== PASSAGE SHOWN ==

## BEGIN

December 14, 2012

plainclothes priesthood

Pigeons flutter and fuss outside my bedroom each morning. Engines rev. A sea of red-roofed buildings stretches below and around me, as far as the eye can see. By the time I wake up, the morning bustle has already started in our dusty, dry corner of Asia. I'm here; my new job has begun.

Much of the work of recent weeks has been preparatory for the hiring of new local staff. Interviewing and setting up interviews took a lot of time. Finding appropriate computers, furniture, lighting, window coverings, and more for our expanding office has been the focus of much energy. I'm learning software and procedures so that I can be of help in the weeks and months to come. As I write, a team member is patching English together with the local language, trying to communicate with a carpenter. Our team is busy with the work that lies before us.



I often think about the fact that a few years ago, I might have deemed this job as lesser than other kinds of Work. You know, more spiritual Work. But then Tozer challenged me:
"It is not what a man does that determines whether his work is sacred or secular, but why he does it. The motive is everything. Let a man sanctify the Lord God in his heart and he can thereafter do no common act."
I kept this statement on my wall for years as I pushed a mouse, implemented colour schemes and interacted with coworkers at my previous job in North America. It was part of a long, maybe life-long, process for me: learning what it means to do even common work in an uncommon way.

As I was preparing to move over to Asia, a fellow believer referred to my upcoming move for "secular employment." A friend and I laughed about it later—the comment sounded so cold. It sounded lesser than moving overseas for, you know, more spiritual Work. Like perhaps my highest goals were simply money and pleasure (an empty attitude for which any believer should be rebuked). But perhaps it showed how general Christian thinking sees a chasm between so-called "sacred" and "secular" vocations.



In the classic film Chariots of Fire, Eric Scott,
a gifted Scottish runner, speaks with his sister on a green Scottish hillside. She is frustrated with his fascination with making the Olympic team. She wants him to think of God's work in China and to stop pursuing his worldly goals of running. Foot racing to her is common, not spiritual.

## END

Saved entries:
## BEGIN

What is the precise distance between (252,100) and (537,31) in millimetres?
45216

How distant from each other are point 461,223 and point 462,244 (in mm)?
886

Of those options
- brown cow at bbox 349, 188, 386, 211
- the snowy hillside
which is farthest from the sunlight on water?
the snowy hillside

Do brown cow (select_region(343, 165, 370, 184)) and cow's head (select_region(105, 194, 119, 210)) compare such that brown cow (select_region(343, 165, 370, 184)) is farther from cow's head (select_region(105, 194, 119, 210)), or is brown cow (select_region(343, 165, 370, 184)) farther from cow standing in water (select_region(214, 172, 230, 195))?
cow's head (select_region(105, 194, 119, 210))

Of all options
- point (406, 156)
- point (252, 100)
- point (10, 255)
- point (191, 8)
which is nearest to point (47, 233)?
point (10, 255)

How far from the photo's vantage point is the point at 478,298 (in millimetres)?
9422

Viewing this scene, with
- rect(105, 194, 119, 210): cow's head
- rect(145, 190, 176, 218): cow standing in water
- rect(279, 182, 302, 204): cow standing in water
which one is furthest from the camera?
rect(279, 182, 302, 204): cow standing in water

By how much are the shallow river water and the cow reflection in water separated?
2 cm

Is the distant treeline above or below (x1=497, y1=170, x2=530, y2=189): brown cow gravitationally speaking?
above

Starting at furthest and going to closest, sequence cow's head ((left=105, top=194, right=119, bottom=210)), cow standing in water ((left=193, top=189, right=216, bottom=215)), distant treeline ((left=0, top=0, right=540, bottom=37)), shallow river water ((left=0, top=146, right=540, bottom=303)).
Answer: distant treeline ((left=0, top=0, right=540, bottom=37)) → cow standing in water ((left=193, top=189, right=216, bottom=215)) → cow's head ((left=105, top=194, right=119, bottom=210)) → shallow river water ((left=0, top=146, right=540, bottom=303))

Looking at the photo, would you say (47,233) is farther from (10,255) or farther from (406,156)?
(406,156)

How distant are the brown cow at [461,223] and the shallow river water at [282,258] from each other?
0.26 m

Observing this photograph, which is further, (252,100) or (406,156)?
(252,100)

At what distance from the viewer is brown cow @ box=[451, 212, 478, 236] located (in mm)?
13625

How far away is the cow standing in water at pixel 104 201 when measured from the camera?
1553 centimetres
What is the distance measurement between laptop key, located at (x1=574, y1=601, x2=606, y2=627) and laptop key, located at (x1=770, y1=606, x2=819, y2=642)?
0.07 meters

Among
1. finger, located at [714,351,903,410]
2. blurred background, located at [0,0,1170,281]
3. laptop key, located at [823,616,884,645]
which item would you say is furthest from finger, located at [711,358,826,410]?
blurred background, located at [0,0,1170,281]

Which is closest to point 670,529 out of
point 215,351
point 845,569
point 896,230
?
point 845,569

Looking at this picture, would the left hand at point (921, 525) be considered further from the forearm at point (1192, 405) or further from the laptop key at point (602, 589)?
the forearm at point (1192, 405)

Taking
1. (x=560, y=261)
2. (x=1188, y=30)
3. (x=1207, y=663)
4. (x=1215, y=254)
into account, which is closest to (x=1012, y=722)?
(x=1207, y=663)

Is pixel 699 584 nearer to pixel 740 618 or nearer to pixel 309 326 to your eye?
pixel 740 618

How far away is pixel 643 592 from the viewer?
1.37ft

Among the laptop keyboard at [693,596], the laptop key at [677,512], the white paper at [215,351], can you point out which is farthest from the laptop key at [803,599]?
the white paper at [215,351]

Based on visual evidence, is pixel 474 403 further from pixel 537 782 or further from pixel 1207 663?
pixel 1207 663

## END

== GOAL 1 ==
Reproduce the post about sacred and secular work starting at "Pigeons flutter and" and ending at "lies before us.", substituting "woodworker" for "carpenter".
== GOAL 2 ==
Carry on the post about sacred and secular work from its last sentence.
The entries stand apart from the post about sacred and secular work and are separate material.

== TASK RESULT 1 ==
Pigeons flutter and fuss outside my bedroom each morning. Engines rev. A sea of red-roofed buildings stretches below and around me, as far as the eye can see. By the time I wake up, the morning bustle has already started in our dusty, dry corner of Asia. I'm here; my new job has begun.

Much of the work of recent weeks has been preparatory for the hiring of new local staff. Interviewing and setting up interviews took a lot of time. Finding appropriate computers, furniture, lighting, window coverings, and more for our expanding office has been the focus of much energy. I'm learning software and procedures so that I can be of help in the weeks and months to come. As I write, a team member is patching English together with the local language, trying to communicate with a woodworker. Our team is busy with the work that lies before us.

== TASK RESULT 2 ==
I could relate to her concern, so Eric's reply challenged me. "God made me fast…. I feel the pleasure of God when I run. To give it up would be to hold Him in contempt." He knew there were pressing needs in China. But he also knew that not everyone could race in the Olympics, and that God had gifted him in that way. He had found his place for that time: using his physical ability to the glory of God. Today, Eric is more remembered for his Olympic participation than for his later work overseas. He showed that running, too, could be sacred: "the motive is everything."



Martin Luther instructed, "Believe in Christ and do whatever needs to be done in your profession." This simple sentence boils down one's life to its bare essentials: what you believe, and what you do. These would be two good questions for any believer to keep in mind each day:
(1) Am I believing in Christ today? and
(2) What needs to be done in my profession today?
I think Luther would agree that the answer to the first indelibly colours the second.

We often tote this idea that we can separate our inner life and our outer life. This is a false dichotomy. The two are intimately connected: with your inner man you believe, and with your outer man you act upon what you believe. You will work in a way that shows forth the reality of what you believe. If the way you carry out your profession is not affected by Christ, then I wonder if you believe in Him. Faith in Him will, it must, affect how you go about daily life and work, be you preacher or peddler.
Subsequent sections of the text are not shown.